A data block
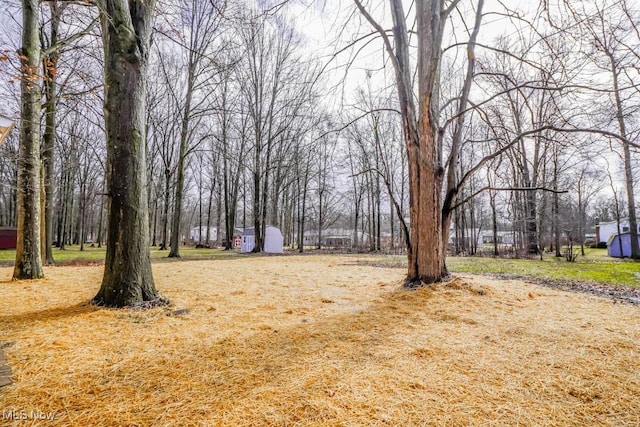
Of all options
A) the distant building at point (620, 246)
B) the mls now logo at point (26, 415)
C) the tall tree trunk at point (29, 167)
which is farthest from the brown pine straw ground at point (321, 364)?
the distant building at point (620, 246)

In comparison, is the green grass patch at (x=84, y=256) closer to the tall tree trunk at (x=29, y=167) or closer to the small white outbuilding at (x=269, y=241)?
the small white outbuilding at (x=269, y=241)

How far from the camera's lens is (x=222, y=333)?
7.98 ft

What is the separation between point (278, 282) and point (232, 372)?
351cm

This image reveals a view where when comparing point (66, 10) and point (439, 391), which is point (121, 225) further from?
point (66, 10)

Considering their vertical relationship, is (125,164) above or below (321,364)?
above

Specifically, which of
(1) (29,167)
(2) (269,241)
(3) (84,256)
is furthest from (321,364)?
Answer: (2) (269,241)

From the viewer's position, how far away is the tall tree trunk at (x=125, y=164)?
3.21 m

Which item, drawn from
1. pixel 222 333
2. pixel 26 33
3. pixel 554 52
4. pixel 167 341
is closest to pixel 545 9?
pixel 554 52

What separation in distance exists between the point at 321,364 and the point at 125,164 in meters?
3.00

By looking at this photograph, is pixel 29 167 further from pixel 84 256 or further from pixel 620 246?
pixel 620 246

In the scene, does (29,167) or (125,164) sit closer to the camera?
(125,164)

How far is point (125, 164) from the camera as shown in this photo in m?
3.30

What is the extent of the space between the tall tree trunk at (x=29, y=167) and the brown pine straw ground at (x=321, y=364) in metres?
2.26

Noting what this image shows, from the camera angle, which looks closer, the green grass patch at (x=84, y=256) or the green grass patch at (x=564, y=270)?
the green grass patch at (x=564, y=270)
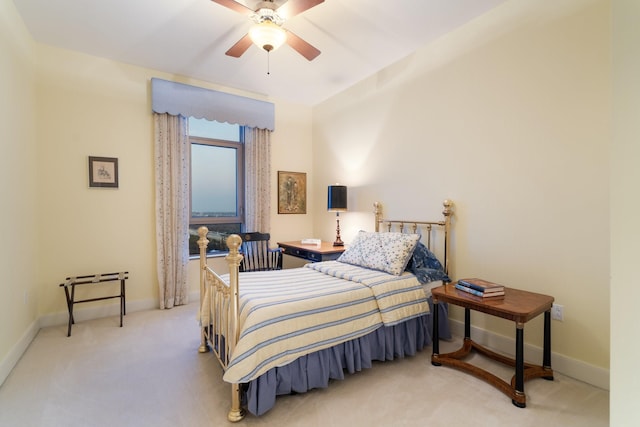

# Exercise brief
Find every line in the entries above that contains the word "outbuilding" and copy each one out.

# Correct result
In comparison, is the green grass patch at (x=84, y=256) closer to the tall tree trunk at (x=29, y=167) or closer to the small white outbuilding at (x=269, y=241)?
the small white outbuilding at (x=269, y=241)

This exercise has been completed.